The time period of revolution of a satellite (\( T \)) around the earth depends on the radius of the circular orbit (\( R \)), mass of the earth (\( M \)) and universal gravitational constant (\( G \)). The expression for \( T \), using dimensional analysis, is (where \( K \) is a constant of proportionality):

• A. \( K \sqrt{\frac{R^2}{GM}} \)
• B. \( K \sqrt{\frac{R}{GM}} \)
• C. \( K \sqrt{\frac{R^3}{GM}} \)
• D. \( K \sqrt{\frac{R^3}{GM^2}} \)

Hint:

For solving dimensional analysis problems, equate the fundamental dimensions (M, L, T) on both sides of the equation and solve for the exponents.

Answer 1

The Correct Option is C

Step 1: Identifying the dependencies and dimensions
We are given that the time period \( T \) depends on the radius of orbit \( R \), the mass of the earth \( M \), and the gravitational constant \( G \).

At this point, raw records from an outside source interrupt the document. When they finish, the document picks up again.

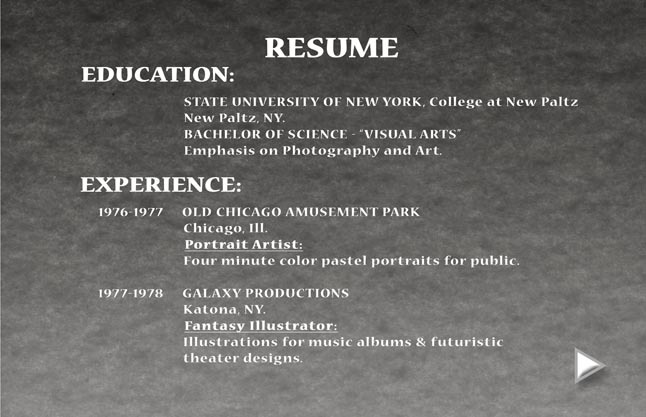 RESUME

EDUCATION:

STATE UNIVERSITY OF NEW YORK, College at New Paltz
New Paltz, NY.
BACHELOR OF SCIENCE - "VISUAL ARTS"
Emphasis on Photography and Art.

EXPERIENCE:

1976-1977 OLD CHICAGO AMUSEMENT PARK
Chicago, Ill.
Portrait Artist:
Four minute color pastel portraits for public.

1977-1978 GALAXY PRODUCTIONS
Katona, NY.
Fantasy Illustrator:
Illustrations for music albums & futuristic theater designs.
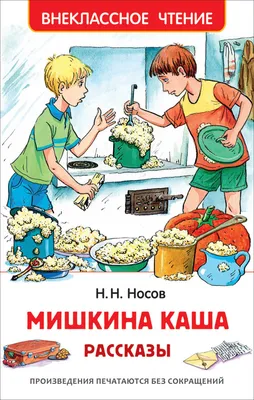 ВНЕКЛАССНОЕ ЧТЕНИЕ

Н. Н. Носов

МИШКИНА КАША

РАССКАЗЫ

ПРОИЗВЕДЕНИЯ ПЕЧАТАЮТСЯ БЕЗ СОКРАЩЕНИЙ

Mathematically, we assume: \[ T \propto R^a M^b G^c. \] Writing dimensions: \[ [T] = T, \quad [R] = L, \quad [M] = M, \quad [G] = M^{-1}L^3T^{-2}. \] Step 2: Equating dimensions
Since, \[ T = K R^a M^b G^c, \] taking dimensions on both sides: \[ [T] = [L]^a [M]^b [M^{-1} L^3 T^{-2}]^c. \] Expanding: \[ T = L^a M^b M^{-c} L^{3c} T^{-2c}. \] \[ = L^{a + 3c} M^{b - c} T^{-2c}. \] Step 3: Solving for exponents
Comparing powers of \( T \): \[ -2c = 1 \quad \Rightarrow \quad c = -\frac{1}{2}. \] Comparing powers of \( M \): \[ b - c = 0 \quad \Rightarrow \quad b = c = -\frac{1}{2}. \] Comparing powers of \( L \): \[ a + 3c = 0 \quad \Rightarrow \quad a = -3c = \frac{3}{2}. \] Step 4: Final expression
Thus, the expression for \( T \) is: \[ T = K \sqrt{\frac{R^3}{GM}}. \] Step 5: Conclusion
Thus, the correct answer is: \[ K \sqrt{\frac{R^3}{GM}}. \]